Uniformly Bounded (updating)

Question

Suppose that $a_1<1$, $a_1+a_2+a_3>1.$ For $x,y,z>0,$

(1) define a fucntion $$H(x,y,z)=\frac{x^{\frac{1}{2}}\int_0^{\infty}\frac{1}{t^{a_1}~ (1+t)^{a_2+1}~ (1+t+z)^{a_3}}\exp\big\{-\frac{x}{1+t}-\frac{ y}{1+t+z}\big\}dt }{\int_0^{\infty}\frac{1}{t^{a_1}~ (1+t)^{a_2}~(1+t+z)^{a_3}}\exp\big\{-\frac{x}{1+t}-\frac{ y}{1+t+z}\big\}dt}.$$ Then $H(x,y,z)$ is uniformly bounded over $x,y$, i.e. there is a constant C, such that $H(x,y)\le C.$

(2) Furthermore, define $$L(y,z)=\frac{y^{\frac{1}{2}}\int_0^{\infty}\frac{1}{t^{a_1}~ (1+t)^{a_2}~ (1+t+z)^{a_3+1}}\exp\big\{-\frac{ y}{1+t+z}\big\}dt }{\int_0^{\infty}\frac{1}{t^{a_1}~ (1+t)^{a_2}~(1+t+z)^{a_3}}\exp\big\{-\frac{y}{1+t+z}\big\}dt}.$$

Then $L(x,y)$ is also uniformly bounded over $x,y.$

Answer 1

We may assume that $x>100(1+|a_2|+|a_3|)^2$, for other $x$ simply $C=10(1+|a_2|+|a_3|)$ works perfectly.

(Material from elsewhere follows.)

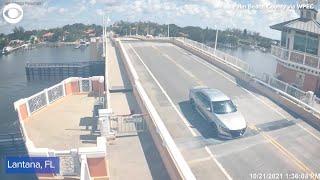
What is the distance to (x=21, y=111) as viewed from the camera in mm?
19766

Partition the integral in the numerator onto two parts: $I_1$ over $(0,\sqrt{x}]$ and $I_2$ over $[\sqrt{x},\infty)$. The second part does not exceed the denominator, since $\sqrt{x}(1+t)^{-1}<1$ for all $t\geqslant \sqrt{x}$. It suffices to estimate $I_1\leqslant c I_2$ for some fixed $c>0$ (depending only on $a_1,a_2,a_3$). For this it suffices to prove the pointwise estimate $f(t)\leqslant 2^{a_1} f(2t)$ for all $t\in (0,\sqrt{x})$ where $f$ is the integrated function. Indeed, integrating this over $(0,\sqrt{x})$ we get $\int_0^{\sqrt{x}}f(t)dt\leqslant 2^{a_1}\int_0^{\sqrt{x}}f(2t)dt=2^{a_1-1}\int_0^{2\sqrt{x}} f(t)dt$, thus $I_1(1-2^{a_1-1})\leqslant 2^{a_1-1}I_2$ as desired. We have $$ \frac{f(t)}{2^{a_1}f(2t)}=\left(\frac{1+2t}{1+t}\right)^{a_2+1}\cdot \left(\frac{1+2t+z}{1+t+z}\right)^{a_3}\cdot \exp\left(-\frac{x}{1+2t}\left(\frac{1+2t}{1+t}-1\right)- \frac{z}{1+2t+z}\left(\frac{1+2t+z}{1+t+z}-1\right) \right). $$ We estimate $\frac{1+2t+z}{1+t+z}\leqslant \frac{1+2t}{1+t}$ and use the estimate $1+s\leqslant e^s$ for $s:=\frac{1+2t}{1+t}-1$. Also estimate $-\frac{z}{1+2t+z}\left(\frac{1+2t+z}{1+t+z}-1\right)\leqslant 0$ in the exponent. We get $$ \frac{f(t)}{2^{a_1}f(2t)}\leqslant \exp\left(\left(1+|a_2|+|a_3|-\frac{x}{1+2t}\right)s\right)\leqslant 1, $$ since $\frac{x}{1+2t}\geqslant \frac{x}{1+2\sqrt{x}}>\frac13\sqrt{x}>1+|a_2|+|a_3|$ due to our assumptions.